Option Premium
1. Definition
The Option Premium is the current market price of an option contract. * It is the income received by the seller (writer) and the cost paid by the buyer.
2. The Formula
The premium is the sum of two components:
$$Premium = Intrinsic\ Value + Extrinsic\ Value\ (Time\ Value)$$
2.1. Intrinsic Value
- The tangible value of the option if it were exercised today.
- Call Option: $Current\ Price - Strike\ Price$ (if positive).
- Put Option: $Strike\ Price - Current\ Price$ (if positive).
- If the option is OTM (Out-of-the-Money), Intrinsic Value is Zero.
2.2. Extrinsic Value (Time Value)
- The premium amount over and above the intrinsic value.
- It represents the "risk premium" or the probability that the option will increase in value before expiration.

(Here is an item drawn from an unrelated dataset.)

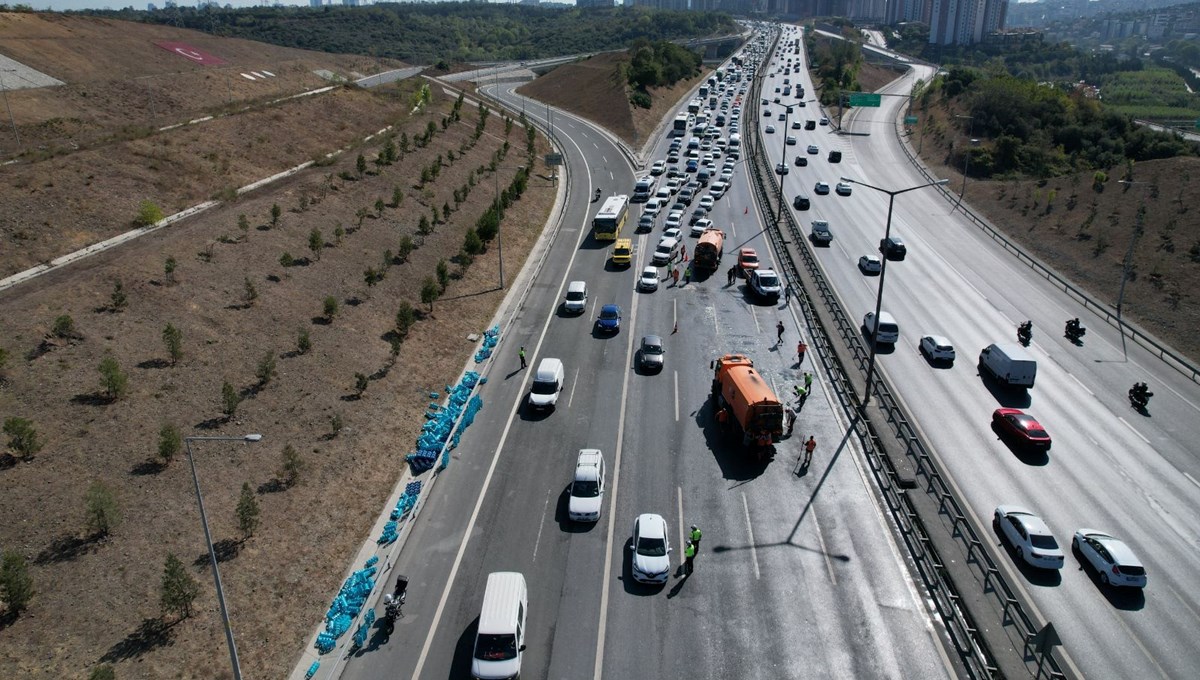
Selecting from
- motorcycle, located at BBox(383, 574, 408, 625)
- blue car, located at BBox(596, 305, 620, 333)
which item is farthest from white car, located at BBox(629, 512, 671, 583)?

- Drivers: Time to expiration (Theta) and Implied Volatility (Vega).
- Decay: Extrinsic value wastes away as expiration approaches, eventually hitting zero at expiration.
3. Example
- Scenario: Stock at \$50. You buy a \$45 Call for \$7.
- Breakdown:
- Intrinsic Value: \$5 (\$50 - \$45). This is real profit.
- Extrinsic Value: \$2 (\$7 Premium - \$5 Intrinsic). This is the price you pay for the remaining time and potential upside.
4. Key Takeaway
- OTM (Out-of-the-Money) options consist 100% of Extrinsic Value.
- This is why buying OTM options is risky: if the stock doesn't move significantly, the entire premium evaporates due to time decay.